A custom role with permissions to run the Amazon Lambda that creates and manages the cluster. By default, the role uses the same policies defined by default in the Amazon ParallelCluster documentation.

AdditionalIamPolicies (optional):

A comma-separated list of additional IAM Policy Amazon Resource Names (ARNs) to add to the role that the Lambda uses. This is only used if a CustomLambdaRole isn't specified and can be kept blank.

If you need additional policies for the head node, compute nodes, or for access to an Amazon S3 bucket, add them to the CustomLambdaRole or AdditionalIamPolicy property.

For more information about the default policies, see Amazon Identity and Access Management permissions in Amazon ParallelCluster.

TemplateURL (required):

The Amazon ParallelCluster custom resource file URL.

Outputs:
ServiceToken:

A value that can be used as a custom resource ServiceToken property. A custom resource ServiceToken specifies where Amazon CloudFormation sends requests. This is a required input for a cluster resource that you include in your Amazon CloudFormation template.

LogGroupArn:

The ARN of the CloudWatch LogGroup that the underlying resource logs to.

LambdaLayerArn:

The ARN of the Lambda layer that's used for running Amazon ParallelCluster operations.

Cluster resource

The CloudFormation cluster resource is formatted as shown in the following CloudFormation template snippet:

PclusterCluster: Type: Custom::PclusterCluster Properties: ServiceToken: !GetAtt [ PclusterClusterProvider , Outputs.ServiceToken ] ClusterName: !Sub 'c-${AWS::StackName}' # Must be different from StackName ClusterConfiguration: # Your Cluster Configuration
Properties:
ServiceToken:

The Amazon ParallelCluster provider stack ServiceToken output.

ClusterName:

The name of the cluster to be created and managed. The name must not match the CloudFormation stack’s name. The name can't be changed after the cluster has been created.

ClusterConfiguration:

The cluster configuration YAML file, as described in Cluster configuration file. However, you can use the usual CloudFormation constructs, such as Intrinsic functions.

DeletionPolicy:

Defines whether to delete the cluster when the root stack is deleted.
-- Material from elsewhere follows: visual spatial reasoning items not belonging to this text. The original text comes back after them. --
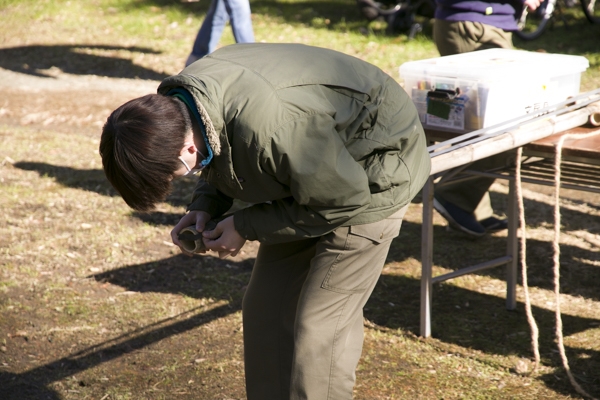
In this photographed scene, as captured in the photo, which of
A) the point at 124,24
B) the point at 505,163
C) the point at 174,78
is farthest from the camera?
the point at 124,24

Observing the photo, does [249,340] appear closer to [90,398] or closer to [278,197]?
[278,197]

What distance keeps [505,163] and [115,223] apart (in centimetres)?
256

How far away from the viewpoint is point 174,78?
180 centimetres

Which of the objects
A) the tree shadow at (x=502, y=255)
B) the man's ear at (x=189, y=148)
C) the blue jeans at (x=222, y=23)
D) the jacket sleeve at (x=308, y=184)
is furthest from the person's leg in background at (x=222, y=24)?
the man's ear at (x=189, y=148)

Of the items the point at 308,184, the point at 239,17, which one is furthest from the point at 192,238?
the point at 239,17

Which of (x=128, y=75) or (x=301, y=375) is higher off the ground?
(x=301, y=375)

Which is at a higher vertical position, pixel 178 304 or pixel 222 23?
pixel 222 23

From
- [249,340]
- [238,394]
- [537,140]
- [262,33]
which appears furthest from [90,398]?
[262,33]

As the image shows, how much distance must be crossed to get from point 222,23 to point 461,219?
4006mm

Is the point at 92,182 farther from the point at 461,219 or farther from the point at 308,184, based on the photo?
the point at 308,184

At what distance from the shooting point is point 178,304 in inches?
147

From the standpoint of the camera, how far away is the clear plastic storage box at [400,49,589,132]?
117 inches

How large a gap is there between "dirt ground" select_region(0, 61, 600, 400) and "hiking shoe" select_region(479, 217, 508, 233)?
72 mm

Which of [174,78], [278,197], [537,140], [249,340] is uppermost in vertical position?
[174,78]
The default is Delete.

Retain:

Retain the cluster if the custom resource is deleted.

Note

To keep the retained cluster functioning, cluster-dependent resources, such as storage and networking, must have a deletion policy set to retain.

Delete:

Delete the cluster if the custom resource is deleted.

Fn::GetAtt return values:

The Fn::GetAtt intrinsic function returns a value for a specified attribute of a type. For more information about using the Fn::GetAtt intrinsic function, see Fn::GetAtt.

ClusterProperties:

The values from the pcluster describe-cluster operation.

validationMessages:

A string containing all the validation messages that occurred during the last create or update operation.

logGroupName:

The name of the log group that's used for logging Lambda cluster operations. The log events are retained for 90 days and the log group is retained after cluster deletion.

Example: Fn::GetAtt:

# Provide the public IP address of the head node as an output of a stack Outputs: HeadNodeIp: Description: The public IP address of the head node Value: !GetAtt [ PclusterCluster, headNode.publicIpAddress ]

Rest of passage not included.